• [STORED DATA]:
╭──

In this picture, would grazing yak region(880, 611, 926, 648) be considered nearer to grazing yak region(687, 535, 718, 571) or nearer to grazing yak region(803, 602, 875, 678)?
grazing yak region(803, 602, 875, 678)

╰──
╭──

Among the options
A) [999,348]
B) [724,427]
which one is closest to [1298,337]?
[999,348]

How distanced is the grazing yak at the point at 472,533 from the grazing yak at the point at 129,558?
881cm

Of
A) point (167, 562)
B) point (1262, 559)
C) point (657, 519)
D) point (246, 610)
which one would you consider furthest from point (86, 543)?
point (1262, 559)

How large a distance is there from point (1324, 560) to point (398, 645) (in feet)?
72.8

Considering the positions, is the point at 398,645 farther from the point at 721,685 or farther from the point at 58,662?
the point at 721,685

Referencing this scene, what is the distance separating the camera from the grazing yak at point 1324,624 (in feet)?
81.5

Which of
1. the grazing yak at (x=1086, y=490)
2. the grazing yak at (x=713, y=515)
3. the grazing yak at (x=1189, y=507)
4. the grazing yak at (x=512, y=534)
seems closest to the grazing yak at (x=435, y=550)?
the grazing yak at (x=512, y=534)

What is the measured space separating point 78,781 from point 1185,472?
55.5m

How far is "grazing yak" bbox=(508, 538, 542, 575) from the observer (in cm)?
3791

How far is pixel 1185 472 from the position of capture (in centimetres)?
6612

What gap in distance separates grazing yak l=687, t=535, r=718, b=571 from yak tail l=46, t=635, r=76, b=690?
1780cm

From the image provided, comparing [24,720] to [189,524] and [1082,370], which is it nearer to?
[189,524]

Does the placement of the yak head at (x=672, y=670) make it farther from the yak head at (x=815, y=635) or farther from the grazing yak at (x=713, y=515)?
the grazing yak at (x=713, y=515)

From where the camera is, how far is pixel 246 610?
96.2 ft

╰──
╭──

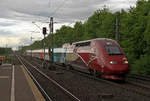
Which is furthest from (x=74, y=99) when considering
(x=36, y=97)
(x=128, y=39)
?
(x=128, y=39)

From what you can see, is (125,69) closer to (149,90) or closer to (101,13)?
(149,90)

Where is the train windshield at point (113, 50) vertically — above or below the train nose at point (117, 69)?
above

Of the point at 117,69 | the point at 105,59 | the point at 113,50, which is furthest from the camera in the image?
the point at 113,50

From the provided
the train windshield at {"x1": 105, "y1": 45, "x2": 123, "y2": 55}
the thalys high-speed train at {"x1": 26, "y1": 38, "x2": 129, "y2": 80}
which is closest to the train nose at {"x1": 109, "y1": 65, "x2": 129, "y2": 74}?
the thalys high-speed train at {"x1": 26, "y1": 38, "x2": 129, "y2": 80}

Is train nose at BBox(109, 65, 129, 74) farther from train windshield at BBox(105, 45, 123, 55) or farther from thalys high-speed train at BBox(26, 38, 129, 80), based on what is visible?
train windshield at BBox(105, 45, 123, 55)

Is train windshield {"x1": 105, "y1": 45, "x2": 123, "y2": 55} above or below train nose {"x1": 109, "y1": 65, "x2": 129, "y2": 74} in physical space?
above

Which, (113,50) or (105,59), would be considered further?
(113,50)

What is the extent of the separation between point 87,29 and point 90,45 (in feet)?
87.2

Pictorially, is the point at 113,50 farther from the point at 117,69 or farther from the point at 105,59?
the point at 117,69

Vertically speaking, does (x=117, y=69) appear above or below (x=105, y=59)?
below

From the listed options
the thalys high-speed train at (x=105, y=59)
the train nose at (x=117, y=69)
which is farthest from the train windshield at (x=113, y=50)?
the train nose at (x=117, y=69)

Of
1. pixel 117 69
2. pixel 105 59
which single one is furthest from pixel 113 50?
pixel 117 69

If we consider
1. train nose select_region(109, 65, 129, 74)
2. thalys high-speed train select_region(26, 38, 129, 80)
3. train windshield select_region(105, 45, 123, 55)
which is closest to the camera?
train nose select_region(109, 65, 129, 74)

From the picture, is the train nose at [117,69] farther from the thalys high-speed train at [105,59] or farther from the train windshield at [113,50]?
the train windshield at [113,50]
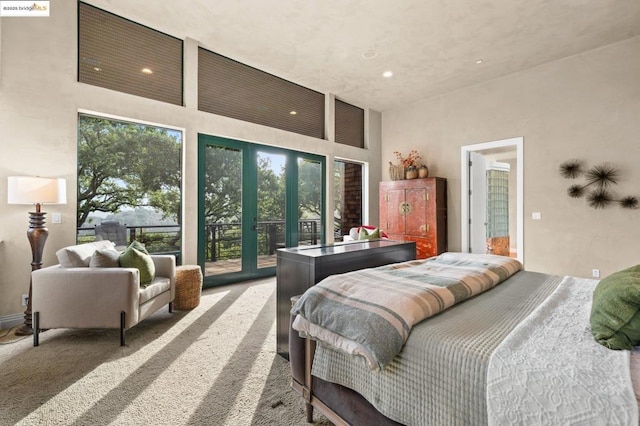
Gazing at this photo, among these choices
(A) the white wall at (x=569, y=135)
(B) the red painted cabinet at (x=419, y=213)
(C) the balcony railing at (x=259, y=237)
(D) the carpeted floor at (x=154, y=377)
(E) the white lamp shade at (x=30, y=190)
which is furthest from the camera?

╰──

• [TASK BRIEF]: Rewrite the rows from the line containing "Vertically speaking, does" down through the line containing "which is furthest from the camera?", swapping "thalys high-speed train" for "high-speed train" and leaving everything else unchanged. Give only those rows, and omit the pictures.

• [REPLY TO THE EXERCISE]:
Vertically speaking, does (x=117, y=69) appear above or below (x=105, y=59)?
below

From the listed options
the high-speed train at (x=105, y=59)
the train nose at (x=117, y=69)
which is farthest from the train windshield at (x=113, y=50)?
the train nose at (x=117, y=69)

Of
1. pixel 117 69
2. pixel 105 59
which single one is furthest from pixel 113 50?
pixel 117 69

If we consider
1. train nose select_region(109, 65, 129, 74)
2. high-speed train select_region(26, 38, 129, 80)
3. train windshield select_region(105, 45, 123, 55)
which is closest to the camera?
train nose select_region(109, 65, 129, 74)

From the picture, is the train nose at [117,69] farther from the high-speed train at [105,59] or farther from the train windshield at [113,50]?
the train windshield at [113,50]
Gazing at this photo, among these choices
(A) the white wall at (x=569, y=135)
(B) the red painted cabinet at (x=419, y=213)
(C) the balcony railing at (x=259, y=237)
(D) the carpeted floor at (x=154, y=377)
(E) the white lamp shade at (x=30, y=190)
which is furthest from the camera?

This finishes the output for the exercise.